## Exercise task
Transfer the data from the line with "Observing the image" through the end of the data, keeping every line, and add -36 to each distance and coordinate in the answers only.

------

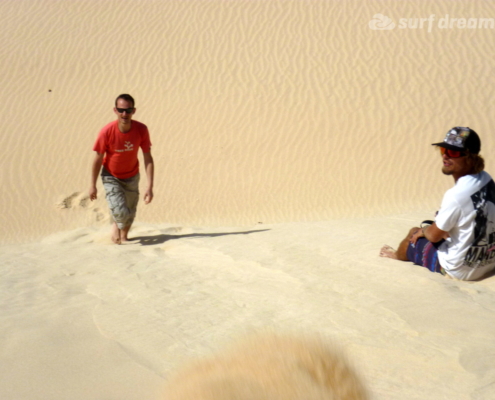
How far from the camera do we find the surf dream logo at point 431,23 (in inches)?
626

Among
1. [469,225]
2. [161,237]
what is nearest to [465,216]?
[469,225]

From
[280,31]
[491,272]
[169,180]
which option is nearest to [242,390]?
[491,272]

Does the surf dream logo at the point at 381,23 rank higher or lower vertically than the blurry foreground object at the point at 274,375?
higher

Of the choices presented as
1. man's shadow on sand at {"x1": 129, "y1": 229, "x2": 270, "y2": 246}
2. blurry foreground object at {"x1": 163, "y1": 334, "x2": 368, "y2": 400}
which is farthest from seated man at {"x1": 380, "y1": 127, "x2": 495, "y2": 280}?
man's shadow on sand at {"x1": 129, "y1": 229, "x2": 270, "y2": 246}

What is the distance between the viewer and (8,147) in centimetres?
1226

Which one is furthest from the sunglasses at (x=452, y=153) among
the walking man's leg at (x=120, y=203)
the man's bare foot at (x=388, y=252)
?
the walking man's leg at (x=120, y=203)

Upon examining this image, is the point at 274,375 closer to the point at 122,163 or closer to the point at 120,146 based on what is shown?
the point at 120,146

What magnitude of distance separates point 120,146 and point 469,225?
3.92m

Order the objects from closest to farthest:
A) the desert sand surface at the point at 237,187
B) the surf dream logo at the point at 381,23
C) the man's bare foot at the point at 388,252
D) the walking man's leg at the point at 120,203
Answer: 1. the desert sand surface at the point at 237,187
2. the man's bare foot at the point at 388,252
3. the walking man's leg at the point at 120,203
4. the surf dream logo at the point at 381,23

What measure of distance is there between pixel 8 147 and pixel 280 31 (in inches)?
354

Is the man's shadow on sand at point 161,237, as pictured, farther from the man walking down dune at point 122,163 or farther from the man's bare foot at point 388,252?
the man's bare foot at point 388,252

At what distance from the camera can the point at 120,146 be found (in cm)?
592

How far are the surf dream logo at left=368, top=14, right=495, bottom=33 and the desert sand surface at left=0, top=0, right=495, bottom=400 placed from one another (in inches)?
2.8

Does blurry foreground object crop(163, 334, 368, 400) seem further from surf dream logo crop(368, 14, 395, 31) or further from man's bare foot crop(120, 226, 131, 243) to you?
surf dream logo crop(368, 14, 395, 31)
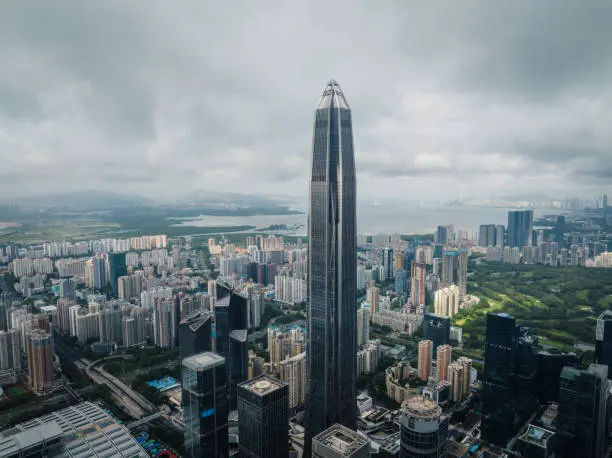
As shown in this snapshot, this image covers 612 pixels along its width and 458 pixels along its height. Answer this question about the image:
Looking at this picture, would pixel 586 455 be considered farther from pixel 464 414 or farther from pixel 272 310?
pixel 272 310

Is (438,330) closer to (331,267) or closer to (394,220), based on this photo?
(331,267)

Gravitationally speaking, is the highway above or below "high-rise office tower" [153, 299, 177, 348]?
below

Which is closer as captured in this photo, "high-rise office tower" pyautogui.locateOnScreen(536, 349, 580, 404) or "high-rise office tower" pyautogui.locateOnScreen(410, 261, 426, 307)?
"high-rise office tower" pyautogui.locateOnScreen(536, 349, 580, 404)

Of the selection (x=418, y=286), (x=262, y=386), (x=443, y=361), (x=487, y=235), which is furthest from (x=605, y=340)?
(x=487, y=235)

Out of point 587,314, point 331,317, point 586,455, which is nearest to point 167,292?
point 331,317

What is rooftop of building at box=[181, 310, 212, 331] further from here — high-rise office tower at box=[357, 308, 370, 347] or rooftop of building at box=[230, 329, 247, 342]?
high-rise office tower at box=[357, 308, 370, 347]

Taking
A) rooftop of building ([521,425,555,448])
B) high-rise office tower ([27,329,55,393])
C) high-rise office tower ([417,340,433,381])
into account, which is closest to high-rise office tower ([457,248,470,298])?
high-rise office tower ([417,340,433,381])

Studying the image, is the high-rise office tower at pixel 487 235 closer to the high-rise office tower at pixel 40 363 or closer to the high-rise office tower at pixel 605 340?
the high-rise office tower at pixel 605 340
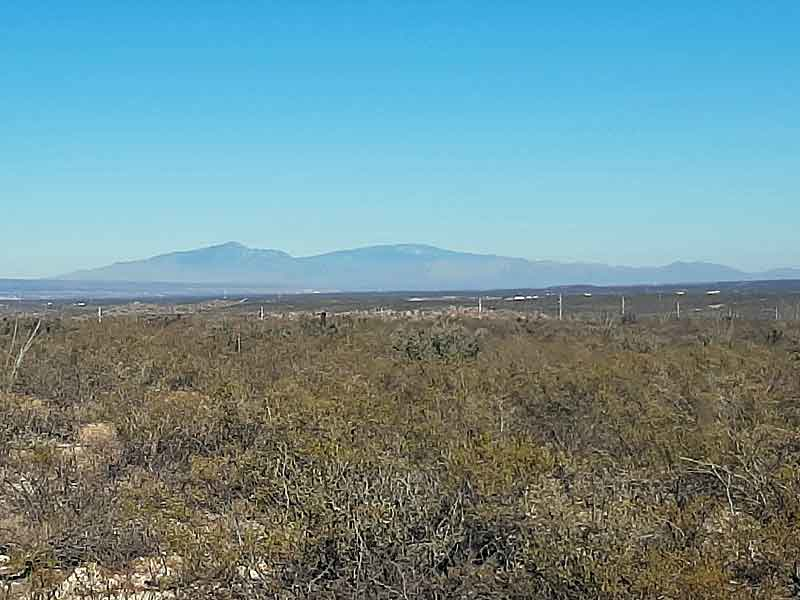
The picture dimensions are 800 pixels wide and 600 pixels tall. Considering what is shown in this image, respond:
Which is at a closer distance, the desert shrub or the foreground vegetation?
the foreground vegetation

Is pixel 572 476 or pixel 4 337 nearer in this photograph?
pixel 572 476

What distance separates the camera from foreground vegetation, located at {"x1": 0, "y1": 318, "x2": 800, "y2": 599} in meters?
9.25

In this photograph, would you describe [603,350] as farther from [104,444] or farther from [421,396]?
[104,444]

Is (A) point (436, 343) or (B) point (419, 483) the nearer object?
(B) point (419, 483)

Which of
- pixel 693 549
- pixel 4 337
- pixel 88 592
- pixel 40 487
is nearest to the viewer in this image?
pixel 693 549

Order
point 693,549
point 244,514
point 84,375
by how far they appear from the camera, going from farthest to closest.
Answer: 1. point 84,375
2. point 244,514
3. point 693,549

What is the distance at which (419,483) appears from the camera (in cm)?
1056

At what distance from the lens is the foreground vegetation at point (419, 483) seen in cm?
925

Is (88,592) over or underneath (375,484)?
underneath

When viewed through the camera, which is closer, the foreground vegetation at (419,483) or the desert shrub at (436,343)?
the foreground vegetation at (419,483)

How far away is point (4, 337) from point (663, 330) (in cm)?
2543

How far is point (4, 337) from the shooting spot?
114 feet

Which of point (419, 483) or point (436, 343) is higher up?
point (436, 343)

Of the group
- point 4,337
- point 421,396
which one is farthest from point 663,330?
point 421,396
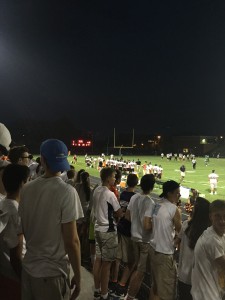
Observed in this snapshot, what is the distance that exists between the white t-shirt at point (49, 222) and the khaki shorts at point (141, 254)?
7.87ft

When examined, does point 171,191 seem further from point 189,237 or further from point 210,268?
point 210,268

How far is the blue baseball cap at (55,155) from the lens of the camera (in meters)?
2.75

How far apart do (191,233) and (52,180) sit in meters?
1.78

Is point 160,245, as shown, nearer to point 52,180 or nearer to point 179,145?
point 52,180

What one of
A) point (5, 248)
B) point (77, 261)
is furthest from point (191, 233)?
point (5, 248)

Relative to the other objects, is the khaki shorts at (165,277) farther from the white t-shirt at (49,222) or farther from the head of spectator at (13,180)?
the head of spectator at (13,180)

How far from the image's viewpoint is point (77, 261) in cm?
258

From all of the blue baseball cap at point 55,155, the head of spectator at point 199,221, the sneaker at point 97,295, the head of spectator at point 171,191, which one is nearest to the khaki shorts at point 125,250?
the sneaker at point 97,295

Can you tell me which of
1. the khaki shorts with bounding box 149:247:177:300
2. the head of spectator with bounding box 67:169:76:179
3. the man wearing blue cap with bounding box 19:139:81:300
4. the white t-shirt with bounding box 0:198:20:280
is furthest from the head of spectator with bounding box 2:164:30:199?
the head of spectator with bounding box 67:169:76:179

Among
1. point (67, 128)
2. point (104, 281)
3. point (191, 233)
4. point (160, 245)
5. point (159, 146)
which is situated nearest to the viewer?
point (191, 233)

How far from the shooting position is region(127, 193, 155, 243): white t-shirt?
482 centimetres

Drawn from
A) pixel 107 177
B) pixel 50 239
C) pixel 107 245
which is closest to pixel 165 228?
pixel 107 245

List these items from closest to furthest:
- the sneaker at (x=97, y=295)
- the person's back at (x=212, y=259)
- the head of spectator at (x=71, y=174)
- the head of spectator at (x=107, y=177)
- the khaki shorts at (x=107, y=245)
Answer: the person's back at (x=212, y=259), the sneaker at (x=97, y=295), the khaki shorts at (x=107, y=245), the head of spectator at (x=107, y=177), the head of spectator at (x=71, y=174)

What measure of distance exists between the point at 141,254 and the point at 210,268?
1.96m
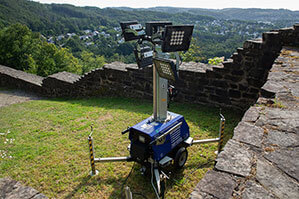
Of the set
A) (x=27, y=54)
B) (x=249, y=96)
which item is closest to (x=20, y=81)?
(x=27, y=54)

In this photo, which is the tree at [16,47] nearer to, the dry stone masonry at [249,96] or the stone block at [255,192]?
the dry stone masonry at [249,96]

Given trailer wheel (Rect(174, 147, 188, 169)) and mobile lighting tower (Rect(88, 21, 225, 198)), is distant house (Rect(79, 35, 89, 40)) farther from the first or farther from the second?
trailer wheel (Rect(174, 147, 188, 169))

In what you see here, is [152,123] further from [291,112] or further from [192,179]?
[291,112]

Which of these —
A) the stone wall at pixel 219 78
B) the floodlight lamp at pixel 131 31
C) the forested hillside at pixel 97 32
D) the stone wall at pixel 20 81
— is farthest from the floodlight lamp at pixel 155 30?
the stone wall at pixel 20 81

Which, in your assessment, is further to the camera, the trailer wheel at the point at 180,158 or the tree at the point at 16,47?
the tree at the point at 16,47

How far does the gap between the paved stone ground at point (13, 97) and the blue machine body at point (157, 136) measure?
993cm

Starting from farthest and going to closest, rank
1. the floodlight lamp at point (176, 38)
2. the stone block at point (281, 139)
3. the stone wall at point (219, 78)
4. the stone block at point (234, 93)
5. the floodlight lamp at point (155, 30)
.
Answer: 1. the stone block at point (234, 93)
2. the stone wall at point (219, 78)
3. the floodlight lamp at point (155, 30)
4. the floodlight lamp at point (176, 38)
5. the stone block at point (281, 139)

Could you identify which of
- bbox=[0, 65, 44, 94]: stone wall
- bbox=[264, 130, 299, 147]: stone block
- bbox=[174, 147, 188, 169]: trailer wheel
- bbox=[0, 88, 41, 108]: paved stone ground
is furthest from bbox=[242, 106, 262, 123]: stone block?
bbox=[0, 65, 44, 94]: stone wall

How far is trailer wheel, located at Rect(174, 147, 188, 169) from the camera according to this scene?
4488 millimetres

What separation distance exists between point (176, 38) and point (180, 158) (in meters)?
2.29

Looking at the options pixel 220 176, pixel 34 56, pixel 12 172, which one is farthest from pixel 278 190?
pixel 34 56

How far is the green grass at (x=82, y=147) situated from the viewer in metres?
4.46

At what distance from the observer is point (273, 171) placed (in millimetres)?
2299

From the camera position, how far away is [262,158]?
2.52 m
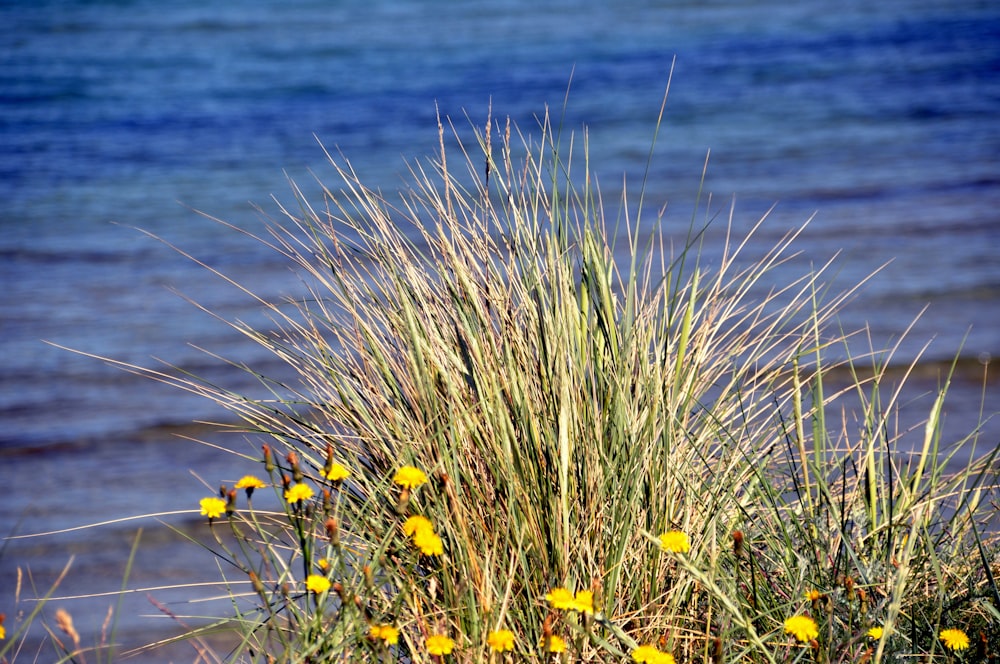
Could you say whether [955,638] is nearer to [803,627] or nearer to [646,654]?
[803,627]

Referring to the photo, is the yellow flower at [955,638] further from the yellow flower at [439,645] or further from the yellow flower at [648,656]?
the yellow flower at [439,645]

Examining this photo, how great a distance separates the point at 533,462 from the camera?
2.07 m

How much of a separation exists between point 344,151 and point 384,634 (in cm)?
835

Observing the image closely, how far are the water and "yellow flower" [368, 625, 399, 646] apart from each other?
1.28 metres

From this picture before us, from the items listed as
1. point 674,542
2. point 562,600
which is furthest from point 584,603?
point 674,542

------

## Final answer
Observing the image closely, how far are the water and "yellow flower" [368, 625, 399, 646] apart from each other?
-34.72 metres

From this picture before us, from the items listed as
1. point 674,542
2. point 562,600
which is furthest from point 584,603?
point 638,506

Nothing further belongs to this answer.